Yeah, I know this thread is old, but I believe I've found a benefit to Ram Drives that will be useful to some people. Those with newer Nvida gfx cards will have access to ShadowPlay (or whatever they're calling it now) to record their game sessions. I haven't done any benchmarking, but I think it safe to assume that recording video in real-time while playing triple A titles, especially at 4k resolutions, is going to demand a lot from your HD or SDD. So I've set mine up so that the temp files, which are the real-time recordings, use a Ram Disk. When you're done recording, ShadowPlay copies the temp files to a different (permanent) location of your choosing.
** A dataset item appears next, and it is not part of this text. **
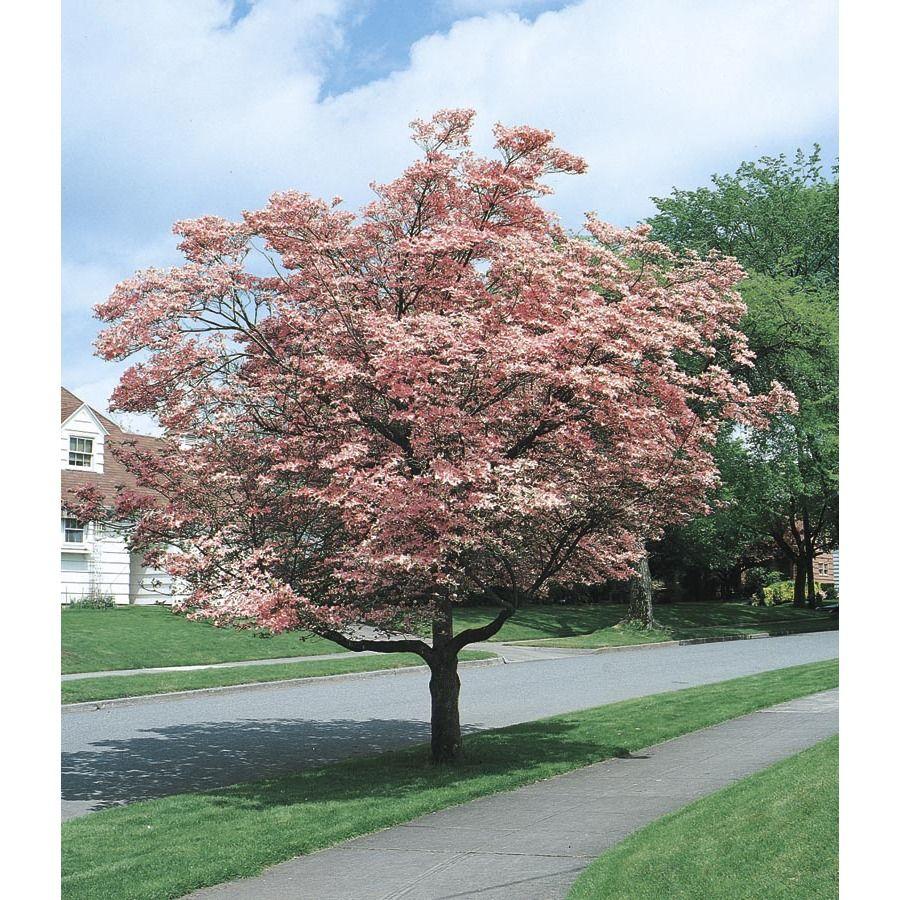 55 Gallon Pink Flowering Dogwood Flowering Tree L3181 In My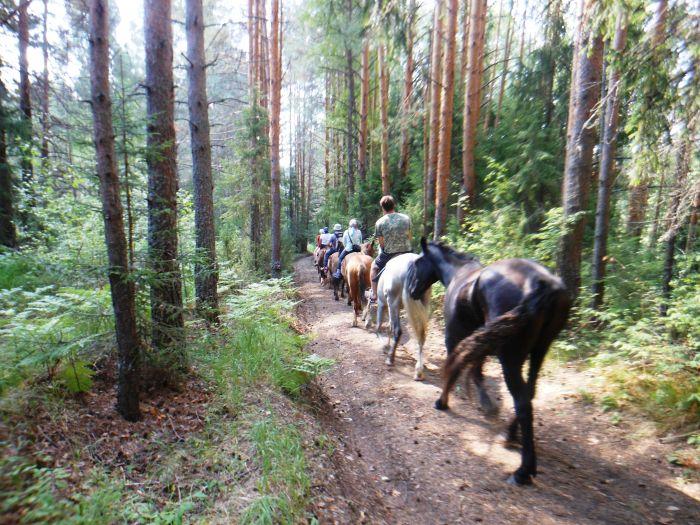 Природный парк «Серебряное копытце» открывает сезон конно-водных туров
I use the MSI Ramdisk that was developed for my class of motherboard. I have 32gb of mem clocked at 3,000mhz, so I set the Ram Disk to use 6gb and so far it's working like a charm.


----------



## jboydgolfer (Dec 8, 2016)

no.not really. everyone i have known who tries it out, ends up saying the same things after a week or so...."i disabled/uninstalled it, i just got tired of it after a while."especially if you have an SSD.


----------



## Ikaruga (Dec 9, 2016)

Raybo58 said:


> Yeah, I know this thread is old, but I believe I've found a benefit to Ram Drives that will be useful to some people. Those with newer Nvida gfx cards will have access to ShadowPlay (or whatever they're calling it now) to record their game sessions. I haven't done any benchmarking, but I think it safe to assume that recording video in real-time while playing triple A titles, especially at 4k resolutions, is going to demand a lot from your HD or SDD. So I've set mine up so that the temp files, which are the real-time recordings, use a Ram Disk. When you're done recording, ShadowPlay copies the temp files to a different (permanent) location of your choosing. I use the MSI Ramdisk that was developed for my class of motherboard. I have 32gb of mem clocked at 3,000mhz, so I set the Ram Disk to use 6gb and so far it's working like a charm.
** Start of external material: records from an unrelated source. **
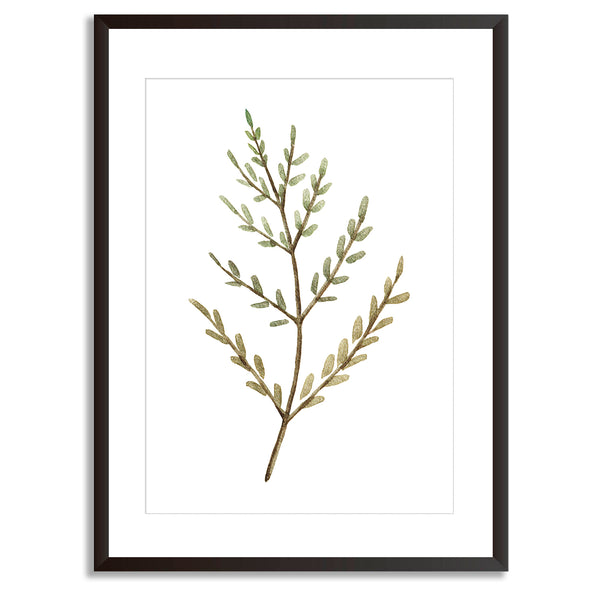 Watercolour Leaves Wall Art Print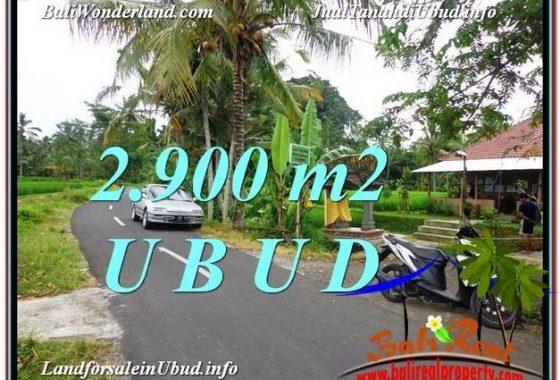 TANAH MURAH di UBUD BALI 2,900 m2 di Sentral Ubud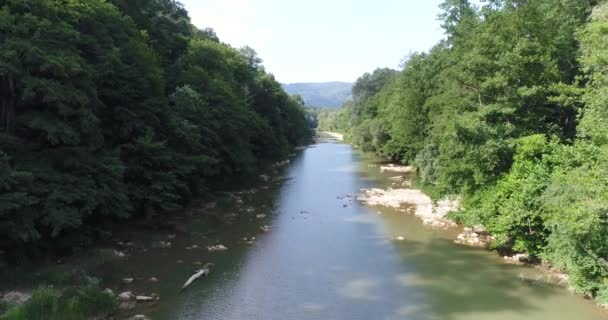 Letecká fotografie, klidná řeka v lese. Příroda, Les a řeka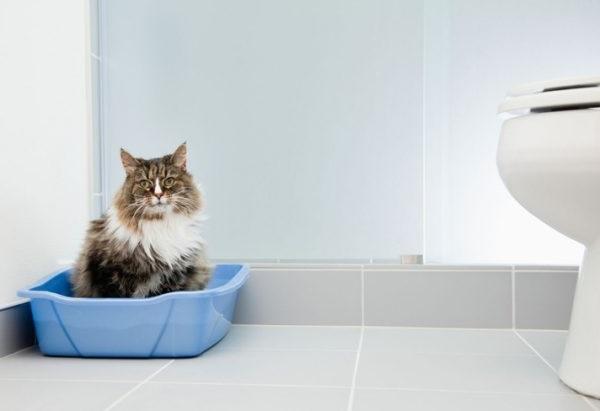 Як відучити кота гадити в недозволеному місці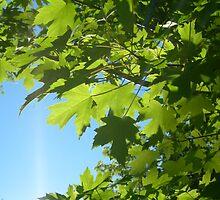Maple leaves by Jesse Hamilton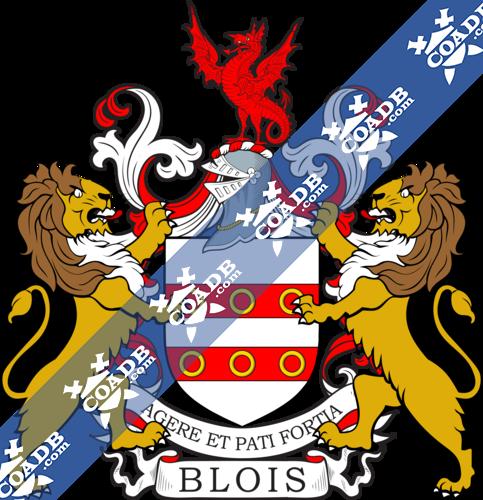 blois-twocrest-10.png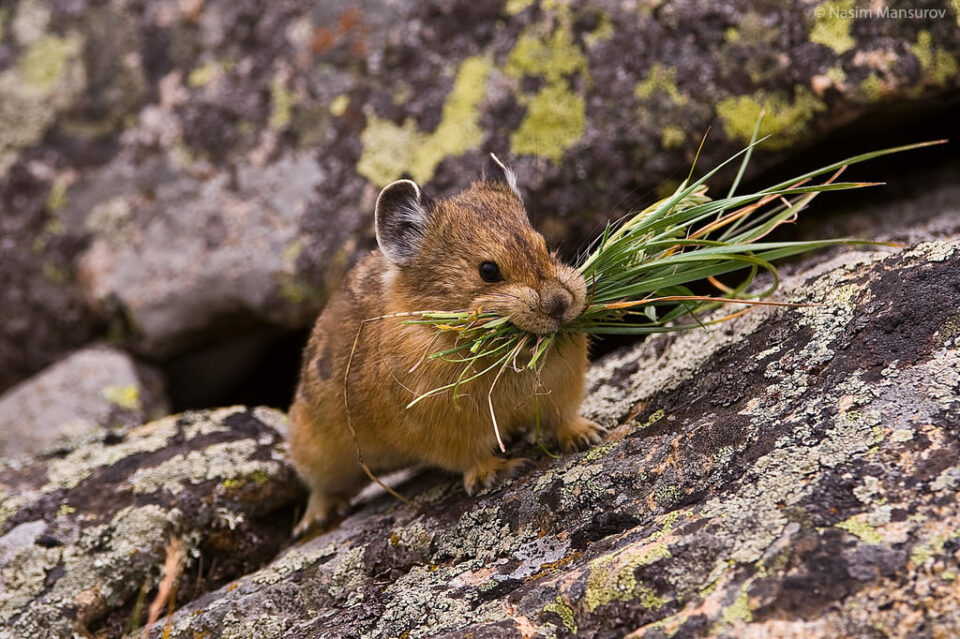 American Pika with Food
I wonder how many Mbps / sec do you need, because I found SSDs to be up to the job and fine for recording with Shadowplay.


----------



## Raybo58 (Dec 9, 2016)

jboydgolfer said:


> no.not really. everyone i have known who tries it out, ends up saying the same things after a week or so...."i disabled/uninstalled it, i just got tired of it after a while."especially if you have an SSD.



Is it possible that "Everyone you have known" were unable to conceive of any practical applications? "Getting tired" of something doesn't really give us any useful information. I just elaborated on a situation where it works beautifully.

The author of this article says that their studies showed "write speeds for a RAM drive were an average of 4.5 times faster than the built-in SSD and read speeds were 6.3 times faster."...
http://www.makeuseof.com/tag/ram-drives-faster-ssds-5-things-must-know/

In an era where yearly gains in computer tech result in systems that are at most 5 to 10 percent faster that the previous year, a solution that results in gains that are 500% faster than the fastest existing tech seems worth investigating.


----------



## Raybo58 (Dec 9, 2016)

Ikaruga said:


> I wonder how many Mbps / sec do you need, because I found SSDs to be up to the job and fine for recording with Shadowplay.



It may be that your system has little trouble keeping up. My suggestion was for those whose systems may be struggling. In any event, we know that SSDs are subject to eventual failure in direct proportion to how much activity they are subjected to. So why not preserve their value by reducing the strain? Especially when the solution is extremely simple and, in most cases, free.


----------



## eidairaman1 (Dec 10, 2016)

Is this detectable in real world or only through benchmarks?


----------



## LightningJR (Dec 10, 2016)

I tried a ram drive with Space Engine since the game has tens of thousands of files and streams in different qualities of textures the closer you get to a planet. It was pretty clear there was a possibility of a large improvement but going from an SSD to the ram drive did nothing to improve the texture streaming.

I also used it for a Minecraft server (with MANY mods) and this also was a situation where it didn't do anything, the SSD performed the same.


I assume the coding of these things comes in to account. Only when the game/app/etc is coded properly to take advantage the massive speeds of a ram drive is when it might really help but in the two cases I tried results were disappointing.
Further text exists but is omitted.